§ **PROVIDED PASSAGE**:
Skip to content

Per-firm fine-tuning

Per-firm fine-tuning

Train a custom model on your firm’s Vault so the Assistant and Workflows match your house style and vocabulary. Configure at /admin/legal/fine-tuning.

What it tunes

Style + voice, not facts. The Vault chunks become instruction-style JSONL pairs (~3 per chunk) — summarize-this / extract-clauses / rephrase-as. The fine-tuned model learns your firm’s register; the underlying facts still come from retrieval at inference time.

Backends

  • OpenAI — fully implemented. Uploads JSONL to OpenAI Files, starts a /v1/fine_tuning/jobs run, polls until ready.
  • Anthropic — scaffolded; no self-serve fine-tune API yet, so jobs go to failed: backend_not_supported_yet.
  • Bedrock, Azure OpenAI — same scaffolded state. Roadmap for when those providers’ fine-tune surfaces stabilize.

Credentials are pulled from the tenant’s existing AI Provider configuration — you don’t enter the OpenAI API key twice.

Starting a job

  1. New job → label, backend, base model (gpt-4o-mini-2024-07-18 is a good default).
  2. Pollen8 snapshots the Vault to JSONL (must have ≥10 ready chunks).
  3. Uploads to the provider, creates the fine-tune job, stores the provider_job_id.
  4. Poll status with Refresh until it reaches ready.

Activating

Once a job is ready, Activate flips is_active=true on that row (atomically deactivating any other). From that moment on, the Assistant + every workflow driver substitute the fine-tuned model id for the provider’s default — transparently.

§ **EXPLORE THE MATERIAL**:
1 > According to the fine-tuning page, what is the minimum number of ready chunks the Vault must have before it is snapshotted to JSONL?
2 > Reproduce word for word everything in the fine-tuning page from "4. Poll status" down to "default — transparently.".

[Items from a data source]
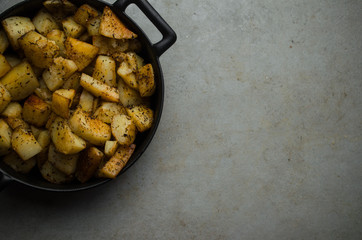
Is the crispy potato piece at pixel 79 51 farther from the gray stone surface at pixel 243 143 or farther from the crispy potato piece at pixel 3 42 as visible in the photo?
the gray stone surface at pixel 243 143

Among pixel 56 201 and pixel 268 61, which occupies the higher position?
pixel 56 201

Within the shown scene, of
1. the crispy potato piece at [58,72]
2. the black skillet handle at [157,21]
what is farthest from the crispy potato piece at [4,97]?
the black skillet handle at [157,21]

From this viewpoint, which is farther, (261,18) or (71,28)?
(261,18)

§ **TASK RESULTS**:
1 > At least 10 ready chunks.

2 >
4. Poll status with Refresh until it reaches ready.

Activating

Once a job is ready, Activate flips is_active=true on that row (atomically deactivating any other). From that moment on, the Assistant + every workflow driver substitute the fine-tuned model id for the provider’s default — transparently.